[Consigne]: Que retenir, en deux phrases, de l'article sur la série documentaire consacrée à Freud ?

[Extrait du texte]:
......

Série documentaire sur France Culture à 9 h 05

Sigmund Freud après son arrivée à Londres le 6 juin 1938. / AFP

Freiberg, 1856. Londres, 1938. Entre ces deux lieux, ces deux dates : une vie et une œuvre qui n’ont cessé d’être commentées, interprétées, montées au pinacle tout autant que vouées aux ­gémonies avec une virulence qui n’a d’égale que la dévotion de ses idolâtres. Après des décennies de luttes, de diatribes, d’anathèmes et de contre-vérités, en 2014, à la faveur de nouvelles archives, ­Elisabeth Roudinesco offrait, avec Sigmund Freud en son temps et dans le nôtre (Seuil), une remarquable biographie historique.

Une œuvre de référence qui a permis de mieux saisir la complexité de cet homme paradoxal qui fut le fondateur de la psychanalyse. C’est dans les pas de l’historienne que semble s’inscrire Christine Lecerf qui lui consacre une « Grande Traversée » de près de dix heures, aussi éclairante que documentée dans le propos que dense et stimulante dans l’analyse.

A l’instar de l’historienne de la psychanalyse, qui compte parmi la dizaine d’intervenants (Jean Clair, Lionel Naccache, Jacques Le Rider…), Christine Lecerf suit un tracé chronologique, avec ce qu’il faut de mise en perspective et de recontextualisation socioculturelle, notamment sur l’Empire austro-hongrois vers lequel émigrent, comme nombre de familles juives, les Freud. Son récit nous conduit de la maison natale de Freiberg, en Moravie, où « Siggi l’enfant en or », comme le qualifiait sa mère, passa ses premières années, dans la pauvreté et la promiscuité, à sa dernière demeure londonienne, en faisant halte à Vienne, « sa patrie », en parti­culier au 19 Berggasse où il a vécu, reçu ses patients et réuni ses amis, collègues et disciples.

......

[Matériel fourni]:
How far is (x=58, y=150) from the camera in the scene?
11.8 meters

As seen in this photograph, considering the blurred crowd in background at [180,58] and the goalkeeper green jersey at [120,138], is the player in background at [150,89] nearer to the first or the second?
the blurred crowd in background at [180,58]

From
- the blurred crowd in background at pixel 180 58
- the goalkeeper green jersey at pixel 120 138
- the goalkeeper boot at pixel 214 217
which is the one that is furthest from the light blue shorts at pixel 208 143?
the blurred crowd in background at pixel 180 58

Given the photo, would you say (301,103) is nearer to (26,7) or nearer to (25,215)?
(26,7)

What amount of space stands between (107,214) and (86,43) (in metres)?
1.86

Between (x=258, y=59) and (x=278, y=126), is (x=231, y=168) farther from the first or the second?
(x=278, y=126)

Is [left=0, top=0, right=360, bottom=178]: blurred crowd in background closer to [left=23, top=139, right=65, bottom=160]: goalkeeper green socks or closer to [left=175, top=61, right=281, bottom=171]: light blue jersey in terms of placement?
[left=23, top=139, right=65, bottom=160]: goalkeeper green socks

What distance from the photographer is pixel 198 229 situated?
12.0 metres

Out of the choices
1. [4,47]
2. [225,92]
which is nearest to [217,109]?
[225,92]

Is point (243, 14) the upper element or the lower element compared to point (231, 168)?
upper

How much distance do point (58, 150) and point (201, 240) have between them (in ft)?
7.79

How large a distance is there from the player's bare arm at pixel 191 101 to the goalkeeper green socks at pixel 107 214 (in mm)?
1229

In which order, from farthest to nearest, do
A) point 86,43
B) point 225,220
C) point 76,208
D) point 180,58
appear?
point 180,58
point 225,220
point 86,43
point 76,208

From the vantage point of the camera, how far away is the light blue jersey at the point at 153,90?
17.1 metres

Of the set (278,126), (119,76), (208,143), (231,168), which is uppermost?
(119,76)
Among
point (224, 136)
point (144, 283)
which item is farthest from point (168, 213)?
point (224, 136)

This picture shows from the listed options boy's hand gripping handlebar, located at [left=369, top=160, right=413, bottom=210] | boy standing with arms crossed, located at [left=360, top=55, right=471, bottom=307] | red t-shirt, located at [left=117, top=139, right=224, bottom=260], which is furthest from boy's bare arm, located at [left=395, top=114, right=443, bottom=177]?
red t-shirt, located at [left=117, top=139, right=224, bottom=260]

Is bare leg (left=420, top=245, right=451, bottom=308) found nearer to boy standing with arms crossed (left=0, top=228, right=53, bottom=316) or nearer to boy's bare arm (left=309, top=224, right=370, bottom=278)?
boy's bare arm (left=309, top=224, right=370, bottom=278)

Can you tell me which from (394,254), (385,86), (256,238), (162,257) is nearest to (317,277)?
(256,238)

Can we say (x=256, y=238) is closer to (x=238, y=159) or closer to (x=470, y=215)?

......

[Corrigé]: Christine Lecerf consacre à Sigmund Freud, fondateur de la psychanalyse, une « Grande Traversée » de près de dix heures sur France Culture. Elle semble s'inscrire dans les pas de la biographie historique publiée en 2014 par Elisabeth Roudinesco et suit un tracé chronologique avec une dizaine d'intervenants, de la maison natale de Freiberg, en Moravie, à la dernière demeure londonienne de Freud, en faisant halte à Vienne et au 19 Berggasse.